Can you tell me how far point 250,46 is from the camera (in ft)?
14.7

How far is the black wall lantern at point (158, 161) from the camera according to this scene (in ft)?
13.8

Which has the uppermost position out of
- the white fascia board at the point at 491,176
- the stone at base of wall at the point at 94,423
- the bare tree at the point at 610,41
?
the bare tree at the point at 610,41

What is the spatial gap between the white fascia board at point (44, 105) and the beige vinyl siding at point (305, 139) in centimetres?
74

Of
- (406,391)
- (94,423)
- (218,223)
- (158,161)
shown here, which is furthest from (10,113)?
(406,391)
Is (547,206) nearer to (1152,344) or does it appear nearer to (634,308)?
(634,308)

...

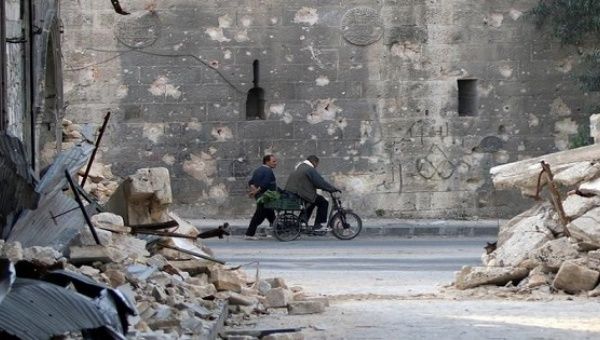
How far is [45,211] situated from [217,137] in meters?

What is being asked: Count the lines in the rows above that contain the string "camera", treating case as significant. Give only the number.

Correct response: 2